25 juin (CA) : Modification du règlement pour remédier aux pénuries de produits de santé

Santé Canada propose des modifications au Règlement sur les aliments et drogues et au Règlement sur les dispositifs médicaux afin de prévenir et d'atténuer les pénuries de produits de santé. Cette consultation, ouverte du 25 juin au 25 juillet 2024, vise à recueillir les commentaires des parties prenantes sur ces propositions de modification destinées à prévenir les pénuries de médicaments et de dispositifs médicaux à usage humain, et à en atténuer les effets lorsqu'elles sont inévitables. Le gouvernement sollicite l'avis des gouvernements provinciaux et territoriaux, des fabricants, des distributeurs, des importateurs, des professionnels de la santé et du public. Les modifications proposées ainsi que les mesures planifiées pour les quatre prochaines années visent à renforcer les systèmes de préparation et d'intervention rapide, à détecter plus tôt les risques de pénurie et à rétablir rapidement l'accès aux produits de santé.

En savoir plus sur Enregistrement et approbation d'un dispositif médical de la CDMR Canada.

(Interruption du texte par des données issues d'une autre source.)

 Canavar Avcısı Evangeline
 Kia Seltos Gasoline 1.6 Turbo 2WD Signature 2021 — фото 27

26 juin (CH) : Lancement du module « Acteurs » de swissdamed

Suissemédical a annoncé la mise en service du module « Acteurs » de swissdamed pour le 6 août 2024. À compter de cette date, les opérateurs économiques devront s'enregistrer via ce système suisse.

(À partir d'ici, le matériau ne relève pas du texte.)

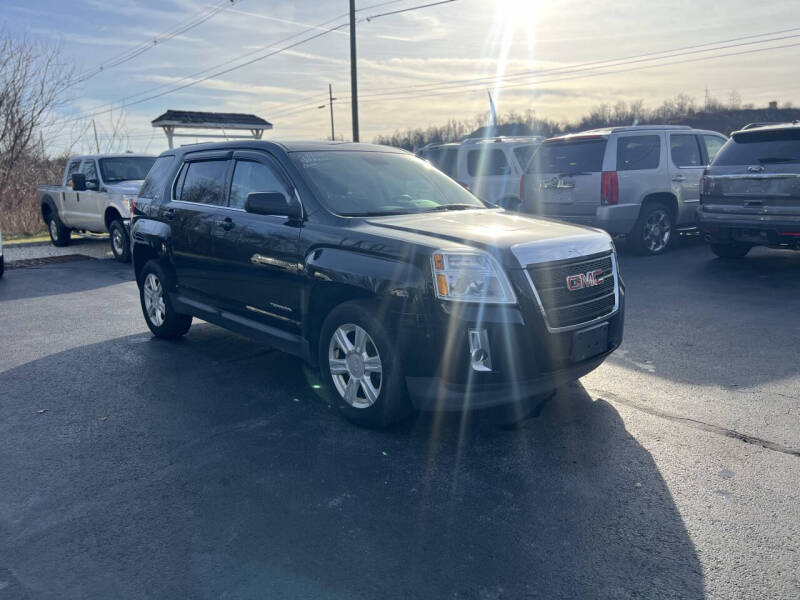 2015 GMC Terrain SLE-1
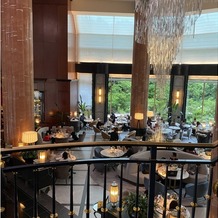 ウェスティンホテル東京の画像｜ホテル一階の雰囲気です！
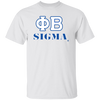 Phi Beta Sigma Fraternity T-Shirt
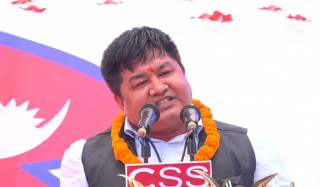 सकारात्मक प्रतिक्रियाबाट उत्साहित छु: नेपाली कांग्रेसका उम्मेदवार  जितनारायण श्रेष्ठ
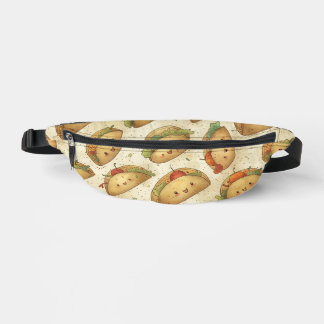 Lass uns Taco über mein Phantastisches Fanny Pack Bauchtasche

Les demandes d'enregistrement et de modification de CHRN (Swiss Single Registration Number), ainsi que les notifications de mandat, continueront d'être acceptées au format PDF jusqu'au 26 juillet 2024 (date de réception). Après cette date, ces formulaires papier ne seront plus traités et les demandes devront être soumises via un formulaire en ligne. Les données des opérateurs déjà enregistrés seront migrées automatiquement ; ils devront uniquement les vérifier après notification par courrier postal début août.

L'enregistrement des dispositifs devrait quant à lui débuter sur une base volontaire en 2025. Une phase pilote d'enregistrement a démarré en juin 2024 avec un groupe restreint de fabricants ayant déjà attribué des UDI.